- _Your objective_: One figure is wanted here: how many lines in the entries hold the word "States".

[Saved entries]
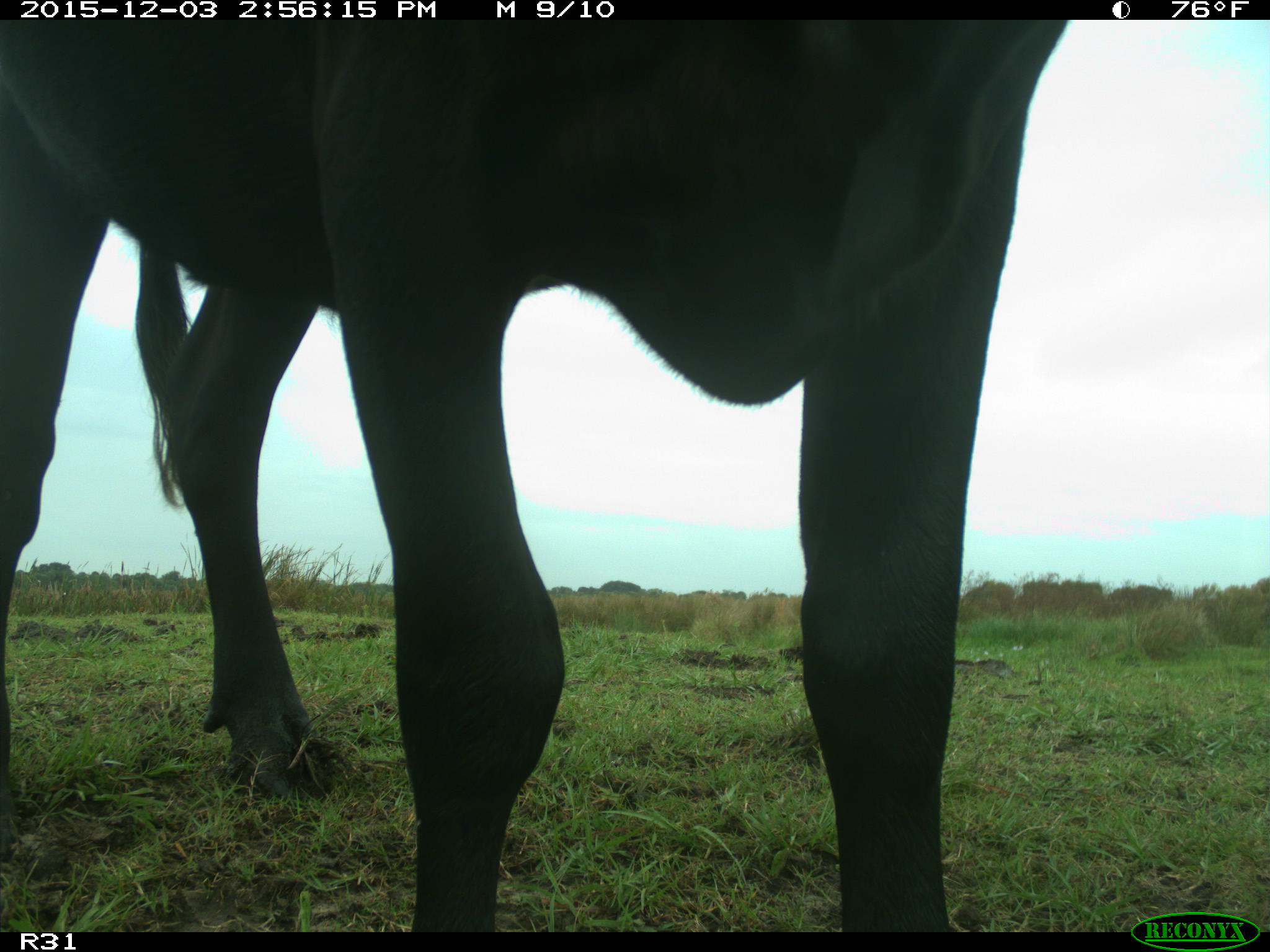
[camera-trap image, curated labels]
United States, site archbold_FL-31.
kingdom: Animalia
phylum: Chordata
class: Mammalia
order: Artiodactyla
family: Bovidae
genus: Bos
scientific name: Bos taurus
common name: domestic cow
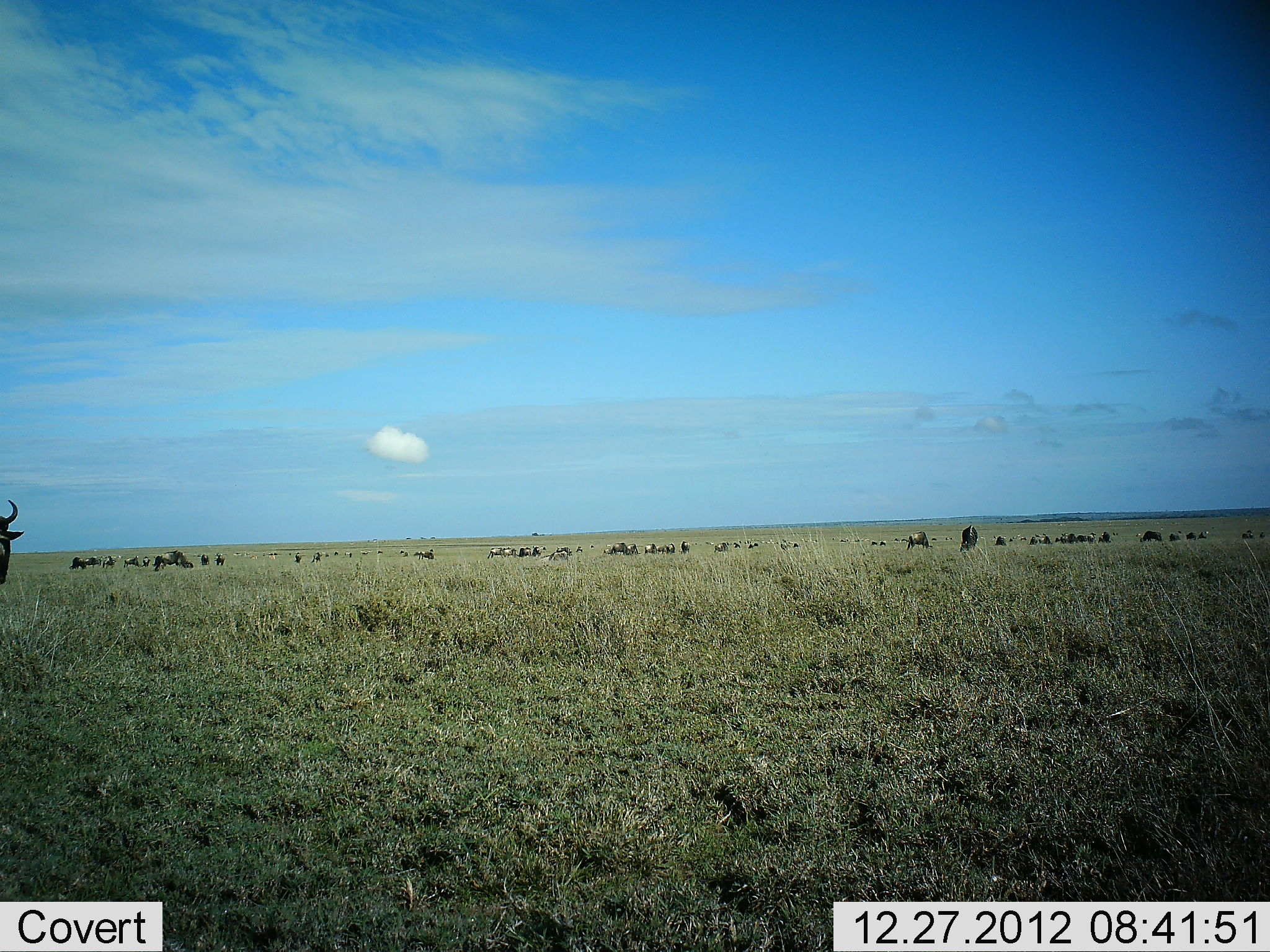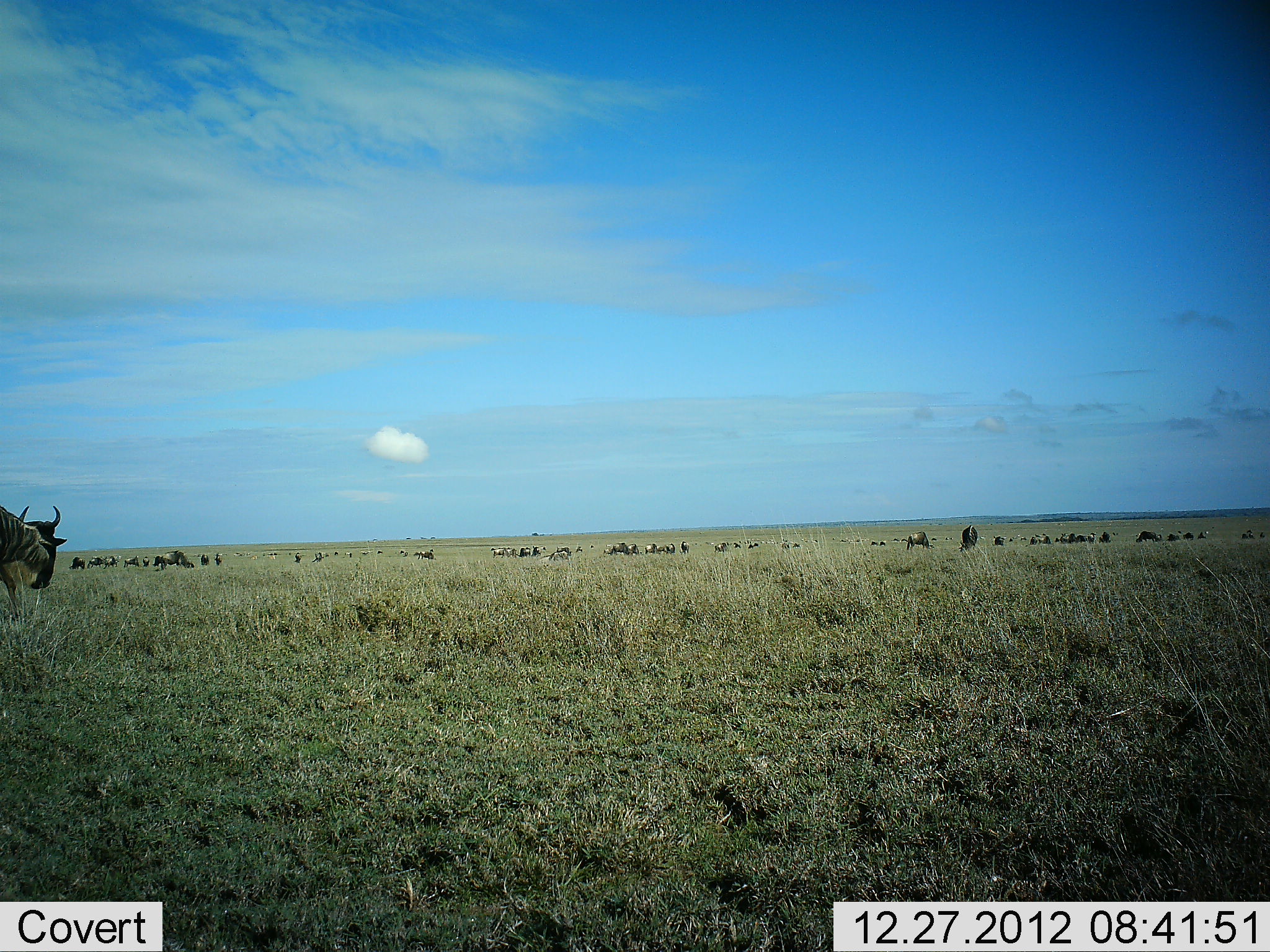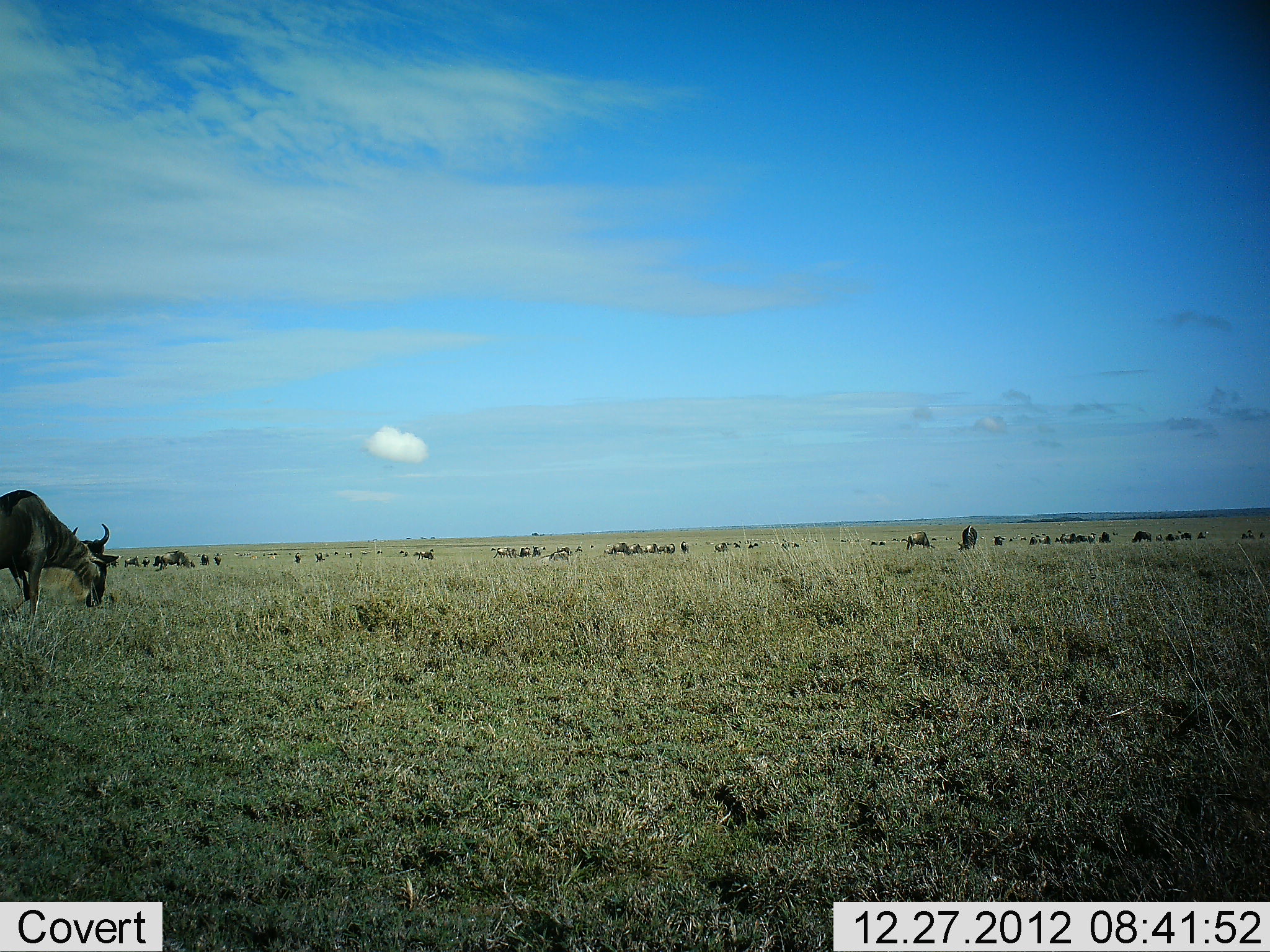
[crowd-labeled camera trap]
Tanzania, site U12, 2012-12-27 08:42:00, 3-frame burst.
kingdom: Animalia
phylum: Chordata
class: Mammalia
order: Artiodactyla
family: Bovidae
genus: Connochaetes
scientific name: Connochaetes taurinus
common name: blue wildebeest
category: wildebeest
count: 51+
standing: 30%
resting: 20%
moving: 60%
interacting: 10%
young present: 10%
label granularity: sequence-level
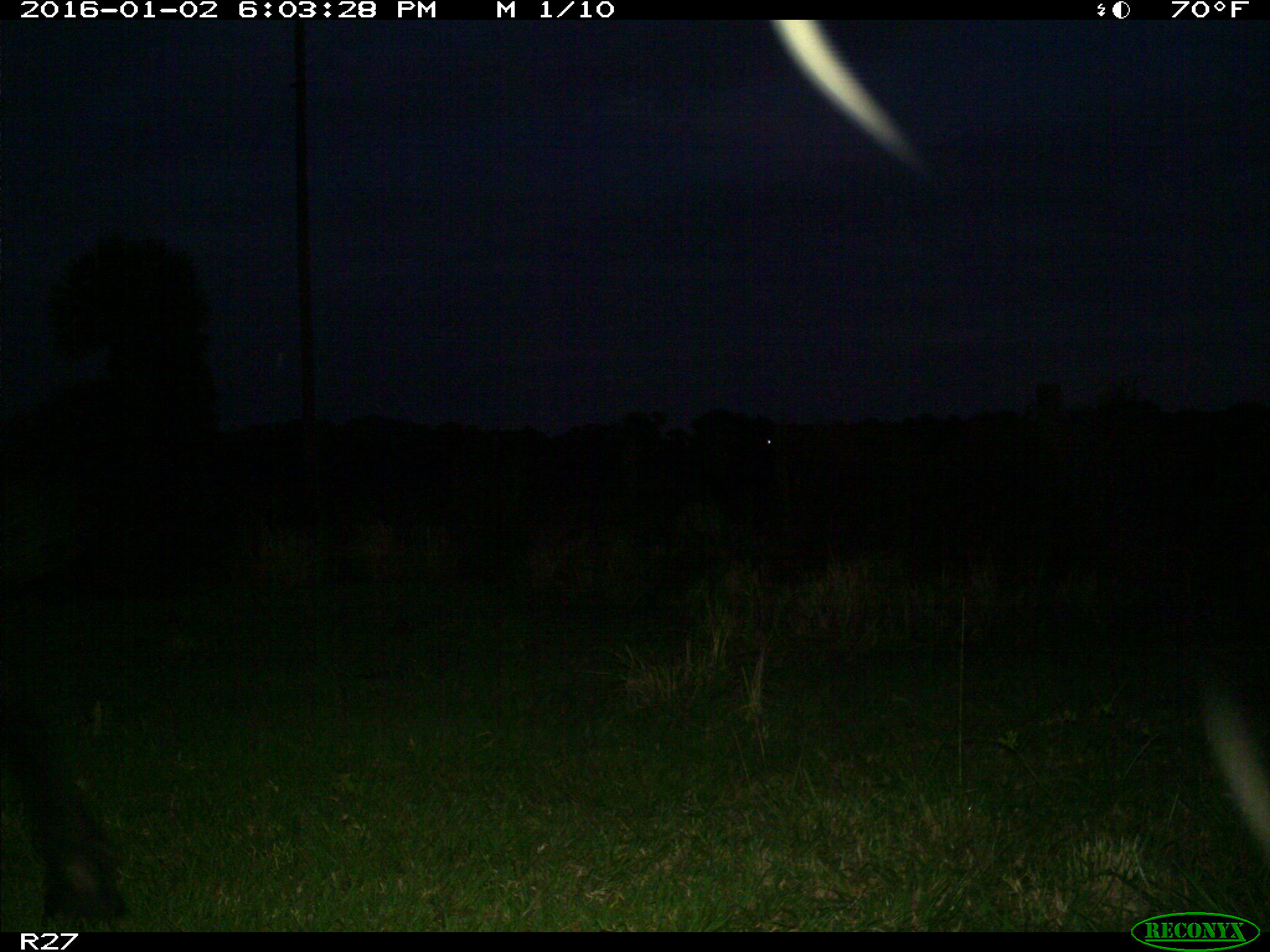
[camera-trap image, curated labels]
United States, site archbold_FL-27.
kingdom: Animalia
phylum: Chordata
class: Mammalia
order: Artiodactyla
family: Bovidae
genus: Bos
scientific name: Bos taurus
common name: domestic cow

- _Exercise answer_: 2